Con le Proiezioni a luce polarizzata l’artista sperimenta la scomposizione della luce attraverso la lente Polaroid. Utilizzando le slides e un filtro polarizzato, movibile, applicato al proiettore per diapositive, Munari ottiene le Proiezioni Polarizzate, realizzando l’utopia del dinamismo pittorico del futurismo. Le opere di luce ottenute dalle diverse strategie operative sono presentate per la prima volta nel 1953 a Milano nello studio di architettura B24, che in quegli anni era uno spazio espositivo del MAC- Movimento per l’arte concreta. Nel 1955 queste sono presentate al MOMA di New York con il titolo Munari’s Slides e poi alla Galleria Nazionale d’arte Moderna di Roma e infine a Tokyo, Stoccolma, Anversa, Zurigo, Amsterdam.
La mostra espone molte opere denominate appunto Vetrini a luce polarizzata (1953), in cui disegni, linee, increspature di possibili superfici possono esprimersi in modo autonomo senza riflettersi l’un l’altro.
La Fondazione Plart ha comunicato di aver potuto presentare per la prima volta a Napoli la particolare sezione delle Proiezioni e dei Vetrini di Bruno Munari grazie ad un accurato lavoro scientifico di digitalizzazione.
La Fondazione Plart ha potuto realizzare una sua importante finalità istituzionale restaurando le prime opere – proiezioni appartenenti agli ’50 e le seconde al ’53. La precarietà dei materiali usati ha reso indispensabile il lavoro per sottrarlo all’inevitabile deperimento e scomparsa e per far conoscere il rapporto tra arte e tecnologia, che affacciatosi agli inizi del ‘900 con Laszlò Moholy Nagy, incontra nella ricerca di Munari accanto a quella del pittore e grafico Luigi Veronesi, un’applicazione determinante per gli sviluppi successivi.
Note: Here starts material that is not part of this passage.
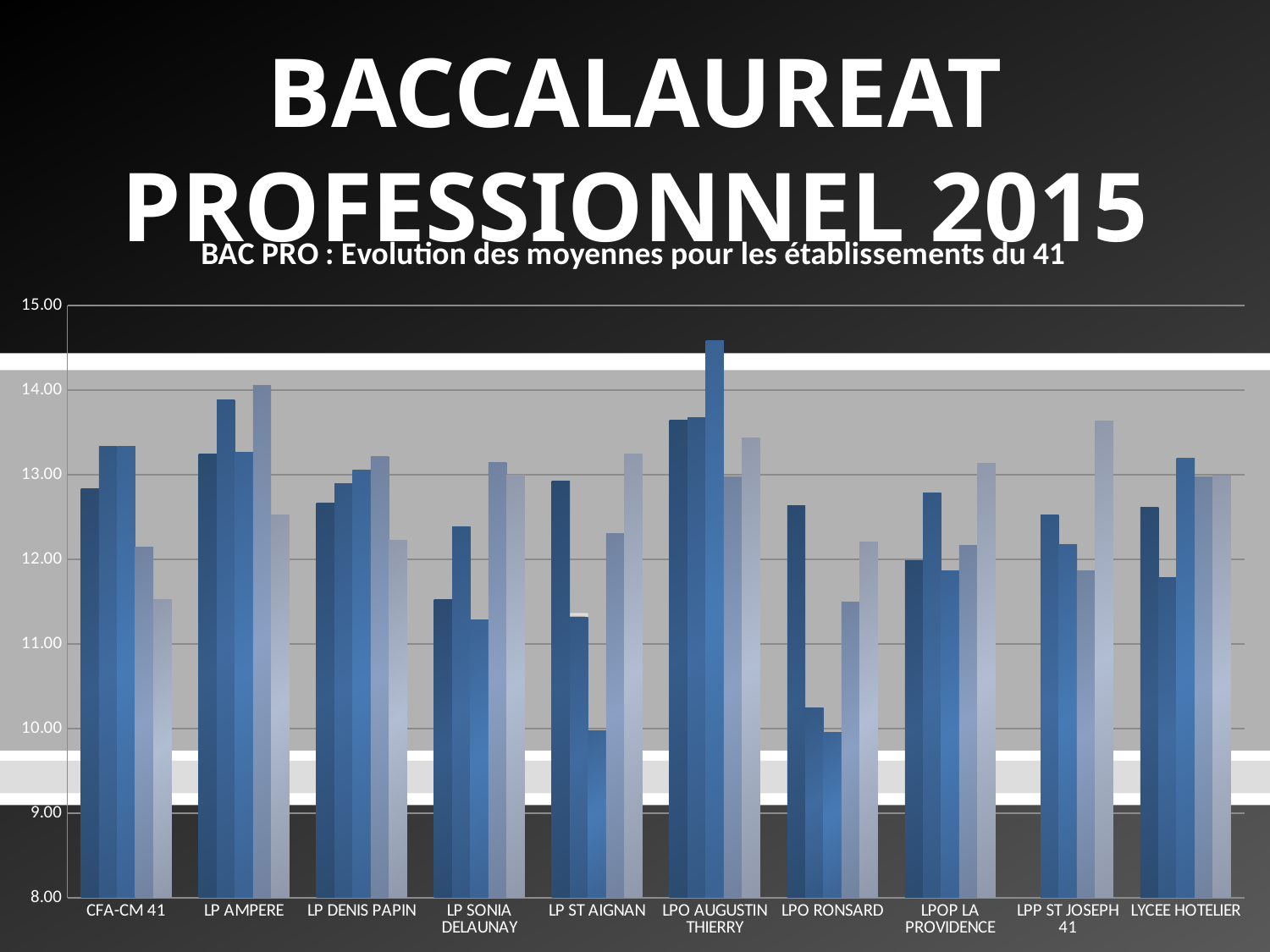
Which is taller: the tallest bar for LPO AUGUSTIN THIERRY or the tallest bar for LYCEE HOTELIER? LPO AUGUSTIN THIERRY What are the lowest and highest values shown on the y axis? 8.00 and 15.00 Is the tallest bar for LPO AUGUSTIN THIERRY greater or less than 14.00? greater How many establishments (categories) are shown on the x axis of the chart? 10 Is the shortest bar for LPO RONSARD greater or less than 11.00? less What kind of chart is shown on the slide? bar chart Is the shortest bar for LP SONIA DELAUNAY greater or less than 12.00? less How many bars are plotted for each establishment? 5 (except LPP ST JOSEPH 41, which has only 4) Which establishment has the tallest bar in the whole chart? LPO AUGUSTIN THIERRY What is the title of the chart? BAC PRO : Evolution des moyennes pour les établissements du 41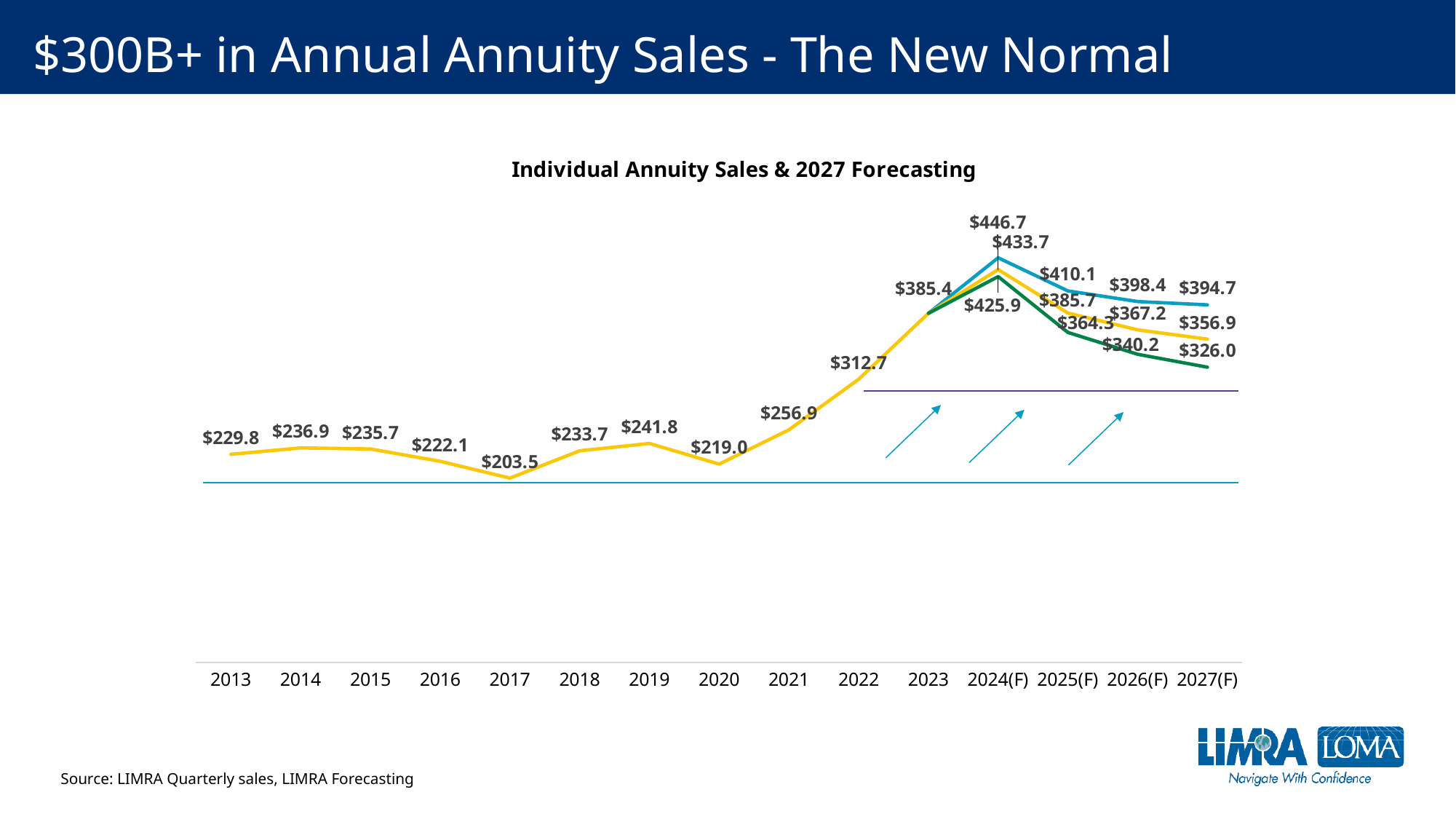
Do the values rise or fall from 2020 to 2023? rise What is the difference between the 2023 value and the 2022 value? $72.7 What is the title of the chart? Individual Annuity Sales & 2027 Forecasting Which year between 2013 and 2023 has the lowest value? 2017 Which year between 2013 and 2023 has the highest value? 2023 What is the value for 2021? $256.9 What is the highest forecast value labelled for 2027(F)? $394.7 What is the value for 2023? $385.4 What type of chart is shown on the slide? line chart Which is larger, the value for 2019 or the value for 2020? 2019 How many years are shown on the x axis? 15 What is the value for 2013? $229.8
La composizione espositiva consente di leggere una filologia storica, gli approdi successivi dell’arte che dalle proiezioni, dalla scomposizione del fascio di luce approda all’arte cinetica francese, all’arte programmata italiana fino alle successive applicazioni installative di video arte e ogni possibile estensione tecnologica.
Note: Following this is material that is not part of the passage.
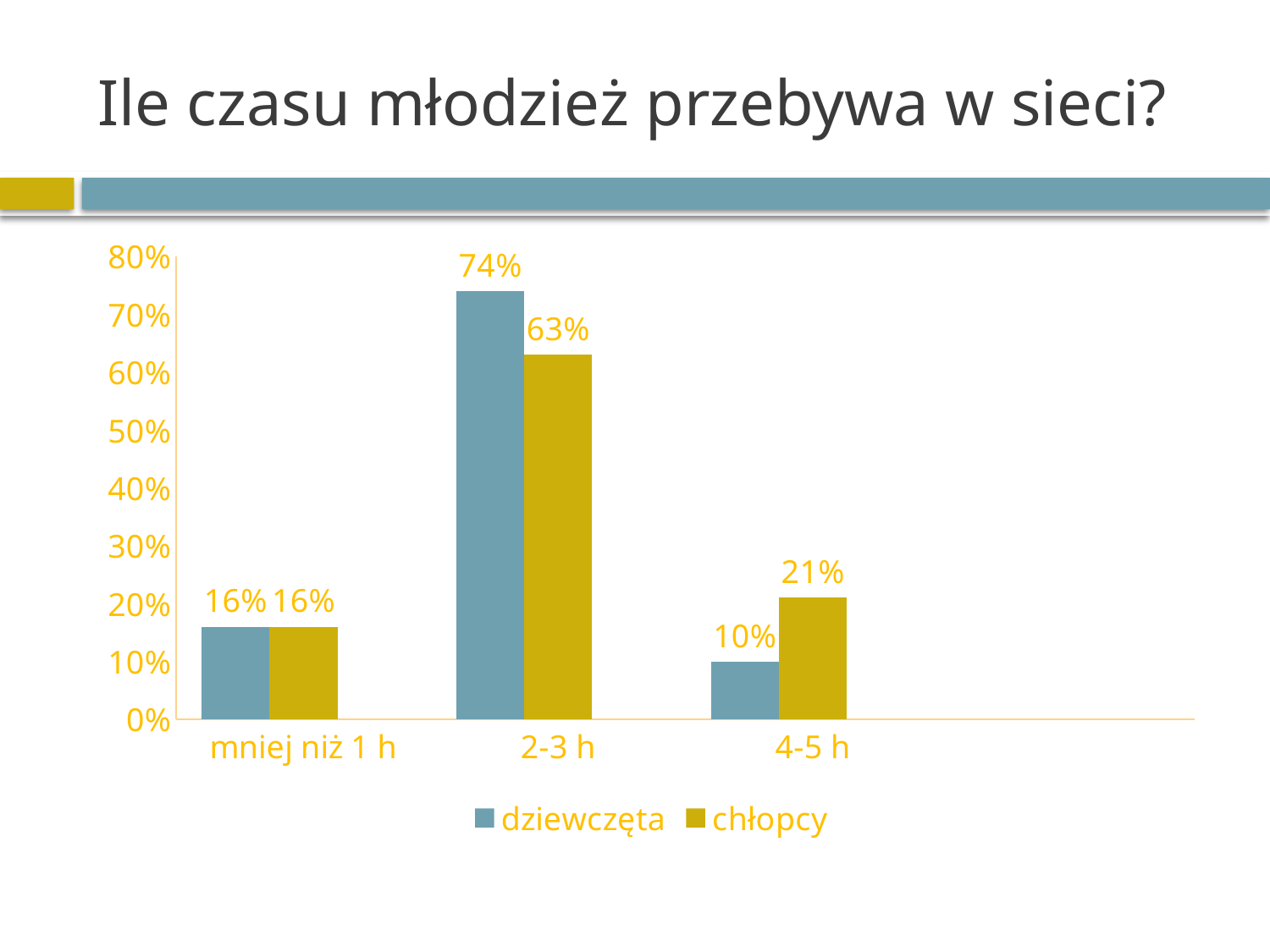
Which category has the highest value for chłopcy? 2-3 h Which category has the lowest value for dziewczęta? 4-5 h What is the title of the slide? Ile czasu młodzież przebywa w sieci? What is the value for dziewczęta in the 4-5 h category? 10% What is the difference between dziewczęta and chłopcy in the 2-3 h category? 11% What is the value for chłopcy in the 'mniej niż 1 h' category? 16% What is the value for chłopcy in the 4-5 h category? 21% What is the value for dziewczęta in the 2-3 h category? 74% How many series does the legend list? 2 In the 4-5 h category, which series has the larger value, dziewczęta or chłopcy? chłopcy What kind of chart is shown on the slide? bar chart How many categories are shown on the x axis? 3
I curatori Miroslava Hajek e Marcello Francolini hanno impaginato la mostra nel rispetto della logica creativa di Bruno Munari e della sua centralità nel percorso artistico non solo europeo. Tra le opere esposte Macchina Inutile (1934), costruita con apparente senso ludico, coniuga l’energia termica delle onde luminose con quelle sonore, riconoscendo nello stato concavo/convesso, rappresentato corteccia della zucca, disidratata, essiccata, la presenza in natura di una forma similare a quella della terza couche del sistema visivo in cui avviene l’elaborazione cromatica della luce. Lo studio dei materiali, delle forme è evocazione di un pensiero più ampio, in cui l’oggetto, anche quotidiano, coinvolge la percezione di una filosofia cosmica.